Please repeat the records below exactly, from the first line through the line containing "United States, site archbold_FL-13.", and nothing more.

"""

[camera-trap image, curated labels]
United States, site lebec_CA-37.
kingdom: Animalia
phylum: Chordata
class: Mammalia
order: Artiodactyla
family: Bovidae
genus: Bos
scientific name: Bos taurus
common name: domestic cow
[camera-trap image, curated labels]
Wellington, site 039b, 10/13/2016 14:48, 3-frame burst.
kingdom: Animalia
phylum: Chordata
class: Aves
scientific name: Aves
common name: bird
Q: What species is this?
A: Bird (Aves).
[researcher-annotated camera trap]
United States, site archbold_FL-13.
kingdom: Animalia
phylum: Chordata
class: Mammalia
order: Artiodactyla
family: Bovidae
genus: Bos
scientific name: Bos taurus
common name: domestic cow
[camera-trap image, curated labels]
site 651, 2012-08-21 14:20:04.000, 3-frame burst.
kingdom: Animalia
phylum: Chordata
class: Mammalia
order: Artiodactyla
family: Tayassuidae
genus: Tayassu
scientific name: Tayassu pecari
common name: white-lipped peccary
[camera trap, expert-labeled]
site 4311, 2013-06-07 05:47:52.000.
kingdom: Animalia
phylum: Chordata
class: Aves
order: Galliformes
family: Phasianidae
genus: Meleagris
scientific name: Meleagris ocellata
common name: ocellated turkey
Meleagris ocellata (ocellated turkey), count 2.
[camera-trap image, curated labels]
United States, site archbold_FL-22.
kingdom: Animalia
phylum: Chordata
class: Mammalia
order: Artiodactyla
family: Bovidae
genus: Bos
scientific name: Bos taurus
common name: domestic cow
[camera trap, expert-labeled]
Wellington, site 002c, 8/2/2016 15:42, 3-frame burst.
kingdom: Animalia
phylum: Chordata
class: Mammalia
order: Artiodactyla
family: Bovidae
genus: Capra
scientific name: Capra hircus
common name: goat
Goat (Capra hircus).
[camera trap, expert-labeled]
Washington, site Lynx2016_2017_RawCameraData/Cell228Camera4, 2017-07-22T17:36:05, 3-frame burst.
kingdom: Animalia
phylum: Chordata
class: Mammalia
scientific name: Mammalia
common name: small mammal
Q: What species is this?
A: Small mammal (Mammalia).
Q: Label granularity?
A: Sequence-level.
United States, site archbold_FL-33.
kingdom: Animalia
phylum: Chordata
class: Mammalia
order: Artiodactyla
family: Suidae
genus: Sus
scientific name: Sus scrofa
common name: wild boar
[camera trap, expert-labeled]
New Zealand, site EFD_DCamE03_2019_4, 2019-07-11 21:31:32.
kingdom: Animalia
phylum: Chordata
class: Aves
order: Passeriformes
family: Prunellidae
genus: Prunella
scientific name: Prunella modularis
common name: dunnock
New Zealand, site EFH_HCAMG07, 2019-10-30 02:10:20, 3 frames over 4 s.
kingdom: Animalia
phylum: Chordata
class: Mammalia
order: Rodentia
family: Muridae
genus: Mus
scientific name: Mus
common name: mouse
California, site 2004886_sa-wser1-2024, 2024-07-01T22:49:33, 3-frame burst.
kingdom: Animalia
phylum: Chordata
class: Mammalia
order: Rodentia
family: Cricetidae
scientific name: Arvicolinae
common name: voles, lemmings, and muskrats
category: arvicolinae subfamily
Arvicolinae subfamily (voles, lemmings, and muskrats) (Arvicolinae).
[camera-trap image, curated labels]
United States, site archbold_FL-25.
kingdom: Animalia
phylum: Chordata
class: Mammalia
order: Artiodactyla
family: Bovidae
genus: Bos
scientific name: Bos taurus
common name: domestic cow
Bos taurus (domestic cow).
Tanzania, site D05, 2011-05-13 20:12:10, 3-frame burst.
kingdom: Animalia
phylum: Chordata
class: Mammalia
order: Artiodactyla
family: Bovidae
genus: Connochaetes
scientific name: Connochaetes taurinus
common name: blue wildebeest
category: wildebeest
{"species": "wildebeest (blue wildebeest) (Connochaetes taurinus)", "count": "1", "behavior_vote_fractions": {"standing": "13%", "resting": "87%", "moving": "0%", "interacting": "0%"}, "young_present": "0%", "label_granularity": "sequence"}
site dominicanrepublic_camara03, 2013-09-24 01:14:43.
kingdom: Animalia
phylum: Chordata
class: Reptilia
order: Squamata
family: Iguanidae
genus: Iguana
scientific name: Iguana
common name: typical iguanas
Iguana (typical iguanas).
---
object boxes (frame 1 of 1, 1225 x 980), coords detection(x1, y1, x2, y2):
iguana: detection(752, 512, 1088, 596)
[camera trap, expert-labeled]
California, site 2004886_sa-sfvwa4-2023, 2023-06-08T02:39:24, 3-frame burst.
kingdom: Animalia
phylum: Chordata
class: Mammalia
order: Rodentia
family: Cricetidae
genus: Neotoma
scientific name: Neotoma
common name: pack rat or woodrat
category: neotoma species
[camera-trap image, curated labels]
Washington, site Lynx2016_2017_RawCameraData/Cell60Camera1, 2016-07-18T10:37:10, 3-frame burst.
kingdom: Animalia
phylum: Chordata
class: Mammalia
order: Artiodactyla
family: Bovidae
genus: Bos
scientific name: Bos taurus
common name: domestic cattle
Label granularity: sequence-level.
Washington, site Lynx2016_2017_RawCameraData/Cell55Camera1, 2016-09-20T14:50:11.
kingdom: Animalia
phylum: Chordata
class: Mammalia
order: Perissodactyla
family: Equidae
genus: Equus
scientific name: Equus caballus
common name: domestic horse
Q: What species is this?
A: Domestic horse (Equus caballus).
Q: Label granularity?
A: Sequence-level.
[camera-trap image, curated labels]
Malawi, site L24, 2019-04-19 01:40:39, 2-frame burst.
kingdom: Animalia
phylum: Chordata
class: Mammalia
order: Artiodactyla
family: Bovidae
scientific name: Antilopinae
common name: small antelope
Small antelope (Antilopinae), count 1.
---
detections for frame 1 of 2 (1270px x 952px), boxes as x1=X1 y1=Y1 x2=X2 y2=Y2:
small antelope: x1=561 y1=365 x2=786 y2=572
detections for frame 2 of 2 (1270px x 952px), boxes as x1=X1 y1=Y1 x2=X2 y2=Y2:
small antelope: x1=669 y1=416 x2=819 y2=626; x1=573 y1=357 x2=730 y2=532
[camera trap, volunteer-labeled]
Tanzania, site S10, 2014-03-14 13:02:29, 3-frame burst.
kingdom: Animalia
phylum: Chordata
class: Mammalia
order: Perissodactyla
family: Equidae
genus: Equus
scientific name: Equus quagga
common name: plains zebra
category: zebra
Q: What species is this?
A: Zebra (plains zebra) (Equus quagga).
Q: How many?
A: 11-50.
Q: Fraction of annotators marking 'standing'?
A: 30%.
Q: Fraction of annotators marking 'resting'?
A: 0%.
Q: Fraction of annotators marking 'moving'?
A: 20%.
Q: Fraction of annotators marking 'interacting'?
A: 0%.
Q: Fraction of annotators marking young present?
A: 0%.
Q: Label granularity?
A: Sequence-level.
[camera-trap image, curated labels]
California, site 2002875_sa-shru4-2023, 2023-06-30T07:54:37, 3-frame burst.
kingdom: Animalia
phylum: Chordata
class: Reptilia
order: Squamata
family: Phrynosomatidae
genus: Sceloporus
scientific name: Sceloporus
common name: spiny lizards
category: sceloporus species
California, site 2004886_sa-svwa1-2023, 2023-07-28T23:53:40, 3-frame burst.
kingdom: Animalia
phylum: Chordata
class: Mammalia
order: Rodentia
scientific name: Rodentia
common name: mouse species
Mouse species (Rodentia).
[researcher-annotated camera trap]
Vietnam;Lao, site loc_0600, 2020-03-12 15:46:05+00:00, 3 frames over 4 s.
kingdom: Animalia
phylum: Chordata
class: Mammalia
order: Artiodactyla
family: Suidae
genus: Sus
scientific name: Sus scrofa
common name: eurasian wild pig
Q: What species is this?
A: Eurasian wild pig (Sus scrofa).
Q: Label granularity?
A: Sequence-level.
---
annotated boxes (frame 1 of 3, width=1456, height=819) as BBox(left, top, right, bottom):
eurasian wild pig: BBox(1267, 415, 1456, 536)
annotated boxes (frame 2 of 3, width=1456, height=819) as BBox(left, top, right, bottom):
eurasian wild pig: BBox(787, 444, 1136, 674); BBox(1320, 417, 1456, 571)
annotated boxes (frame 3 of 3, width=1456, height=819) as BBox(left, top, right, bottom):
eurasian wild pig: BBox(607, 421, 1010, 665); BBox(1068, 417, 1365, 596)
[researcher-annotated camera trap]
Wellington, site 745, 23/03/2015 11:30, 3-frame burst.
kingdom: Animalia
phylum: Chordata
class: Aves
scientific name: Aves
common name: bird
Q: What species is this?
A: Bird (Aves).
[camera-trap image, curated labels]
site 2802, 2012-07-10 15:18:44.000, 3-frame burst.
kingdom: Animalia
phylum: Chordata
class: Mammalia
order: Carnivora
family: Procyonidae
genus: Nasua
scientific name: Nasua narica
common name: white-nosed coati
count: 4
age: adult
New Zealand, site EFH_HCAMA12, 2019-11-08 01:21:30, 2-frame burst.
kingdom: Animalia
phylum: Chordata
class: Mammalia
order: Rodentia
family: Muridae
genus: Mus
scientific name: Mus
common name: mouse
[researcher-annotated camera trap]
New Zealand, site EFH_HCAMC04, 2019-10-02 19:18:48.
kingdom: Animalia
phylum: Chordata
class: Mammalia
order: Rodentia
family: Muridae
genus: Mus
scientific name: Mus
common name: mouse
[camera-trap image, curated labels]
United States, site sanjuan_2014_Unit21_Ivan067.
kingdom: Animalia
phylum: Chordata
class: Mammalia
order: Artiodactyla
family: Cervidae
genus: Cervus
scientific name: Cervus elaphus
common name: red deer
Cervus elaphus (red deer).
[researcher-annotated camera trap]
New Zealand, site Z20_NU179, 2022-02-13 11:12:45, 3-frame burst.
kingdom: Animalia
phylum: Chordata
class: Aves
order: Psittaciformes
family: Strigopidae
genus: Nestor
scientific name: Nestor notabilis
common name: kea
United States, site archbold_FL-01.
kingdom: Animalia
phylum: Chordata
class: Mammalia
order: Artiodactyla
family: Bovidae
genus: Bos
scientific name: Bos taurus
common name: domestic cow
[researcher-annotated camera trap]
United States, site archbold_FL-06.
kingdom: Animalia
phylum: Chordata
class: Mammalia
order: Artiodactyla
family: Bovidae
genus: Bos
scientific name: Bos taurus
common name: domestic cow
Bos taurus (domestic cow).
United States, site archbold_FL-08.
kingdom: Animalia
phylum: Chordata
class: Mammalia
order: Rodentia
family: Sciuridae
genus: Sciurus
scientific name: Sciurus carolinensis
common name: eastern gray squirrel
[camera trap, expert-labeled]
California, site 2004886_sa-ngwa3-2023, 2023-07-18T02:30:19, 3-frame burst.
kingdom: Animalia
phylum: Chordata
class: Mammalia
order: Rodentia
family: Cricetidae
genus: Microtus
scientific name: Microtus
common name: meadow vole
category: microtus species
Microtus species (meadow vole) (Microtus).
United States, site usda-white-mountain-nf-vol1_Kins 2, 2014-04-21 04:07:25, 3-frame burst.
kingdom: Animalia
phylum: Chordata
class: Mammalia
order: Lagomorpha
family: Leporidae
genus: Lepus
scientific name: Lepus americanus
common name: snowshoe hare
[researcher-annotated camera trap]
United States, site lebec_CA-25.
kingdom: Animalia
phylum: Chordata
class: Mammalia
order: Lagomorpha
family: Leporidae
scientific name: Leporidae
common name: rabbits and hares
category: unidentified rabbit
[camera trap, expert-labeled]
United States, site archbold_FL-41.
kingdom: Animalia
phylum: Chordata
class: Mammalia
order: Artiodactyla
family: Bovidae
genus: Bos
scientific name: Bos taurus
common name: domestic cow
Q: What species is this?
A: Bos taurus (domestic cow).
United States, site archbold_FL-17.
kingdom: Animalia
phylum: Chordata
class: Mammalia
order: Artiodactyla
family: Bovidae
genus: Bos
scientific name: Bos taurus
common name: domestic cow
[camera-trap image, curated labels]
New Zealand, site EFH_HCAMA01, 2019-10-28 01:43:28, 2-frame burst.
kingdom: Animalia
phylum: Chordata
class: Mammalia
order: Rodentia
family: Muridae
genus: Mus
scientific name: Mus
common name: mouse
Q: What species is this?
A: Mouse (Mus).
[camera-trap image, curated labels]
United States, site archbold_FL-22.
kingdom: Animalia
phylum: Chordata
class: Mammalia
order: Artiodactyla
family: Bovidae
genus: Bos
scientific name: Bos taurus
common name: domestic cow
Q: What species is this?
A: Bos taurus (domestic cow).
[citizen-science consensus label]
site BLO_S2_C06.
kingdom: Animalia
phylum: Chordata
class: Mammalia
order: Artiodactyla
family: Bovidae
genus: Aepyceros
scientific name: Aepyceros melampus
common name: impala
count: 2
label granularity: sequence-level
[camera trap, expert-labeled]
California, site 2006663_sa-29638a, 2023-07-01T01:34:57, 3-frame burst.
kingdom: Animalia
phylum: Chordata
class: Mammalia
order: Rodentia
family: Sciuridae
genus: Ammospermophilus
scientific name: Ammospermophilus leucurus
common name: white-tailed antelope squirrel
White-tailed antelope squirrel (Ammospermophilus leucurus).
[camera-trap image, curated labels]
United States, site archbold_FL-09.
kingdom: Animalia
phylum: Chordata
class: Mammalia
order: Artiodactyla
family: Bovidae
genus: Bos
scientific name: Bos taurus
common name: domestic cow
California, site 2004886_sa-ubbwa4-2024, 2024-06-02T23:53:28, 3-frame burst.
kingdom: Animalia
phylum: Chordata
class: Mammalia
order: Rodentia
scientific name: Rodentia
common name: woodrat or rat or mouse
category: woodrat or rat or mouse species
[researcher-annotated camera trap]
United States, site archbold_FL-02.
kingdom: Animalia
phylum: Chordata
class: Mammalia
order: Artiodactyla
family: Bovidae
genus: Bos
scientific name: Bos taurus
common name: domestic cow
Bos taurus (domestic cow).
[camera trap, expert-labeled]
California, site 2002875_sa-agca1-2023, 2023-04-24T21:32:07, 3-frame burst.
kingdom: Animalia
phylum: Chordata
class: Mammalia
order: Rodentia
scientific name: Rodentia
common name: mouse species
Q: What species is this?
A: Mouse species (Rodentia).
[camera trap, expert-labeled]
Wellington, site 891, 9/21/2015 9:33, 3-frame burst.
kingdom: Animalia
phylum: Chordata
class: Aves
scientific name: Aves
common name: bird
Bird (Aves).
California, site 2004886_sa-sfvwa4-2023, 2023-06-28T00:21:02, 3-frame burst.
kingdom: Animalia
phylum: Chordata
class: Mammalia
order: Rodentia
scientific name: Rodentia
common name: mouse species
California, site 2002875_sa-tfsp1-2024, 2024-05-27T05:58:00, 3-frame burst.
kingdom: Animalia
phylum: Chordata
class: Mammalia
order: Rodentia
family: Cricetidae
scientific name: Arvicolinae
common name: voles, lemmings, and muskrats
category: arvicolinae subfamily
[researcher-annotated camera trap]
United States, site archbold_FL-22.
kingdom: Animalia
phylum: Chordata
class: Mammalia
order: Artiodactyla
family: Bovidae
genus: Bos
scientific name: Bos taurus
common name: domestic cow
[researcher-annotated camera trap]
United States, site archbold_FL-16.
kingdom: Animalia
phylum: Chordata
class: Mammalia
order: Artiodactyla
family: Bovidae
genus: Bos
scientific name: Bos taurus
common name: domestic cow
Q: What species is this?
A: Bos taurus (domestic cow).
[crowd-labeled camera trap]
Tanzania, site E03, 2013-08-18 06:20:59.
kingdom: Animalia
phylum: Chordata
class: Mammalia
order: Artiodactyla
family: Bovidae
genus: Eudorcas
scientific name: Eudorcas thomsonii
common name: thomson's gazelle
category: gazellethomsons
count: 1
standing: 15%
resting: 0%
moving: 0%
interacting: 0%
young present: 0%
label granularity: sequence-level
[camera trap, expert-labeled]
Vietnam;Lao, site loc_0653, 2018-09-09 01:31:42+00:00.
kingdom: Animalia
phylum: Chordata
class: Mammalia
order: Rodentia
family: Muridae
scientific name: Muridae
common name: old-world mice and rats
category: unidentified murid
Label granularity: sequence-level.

"""

(Answer to this task):
[camera-trap image, curated labels]
United States, site lebec_CA-37.
kingdom: Animalia
phylum: Chordata
class: Mammalia
order: Artiodactyla
family: Bovidae
genus: Bos
scientific name: Bos taurus
common name: domestic cow
[camera-trap image, curated labels]
Wellington, site 039b, 10/13/2016 14:48, 3-frame burst.
kingdom: Animalia
phylum: Chordata
class: Aves
scientific name: Aves
common name: bird
Q: What species is this?
A: Bird (Aves).
[researcher-annotated camera trap]
United States, site archbold_FL-13.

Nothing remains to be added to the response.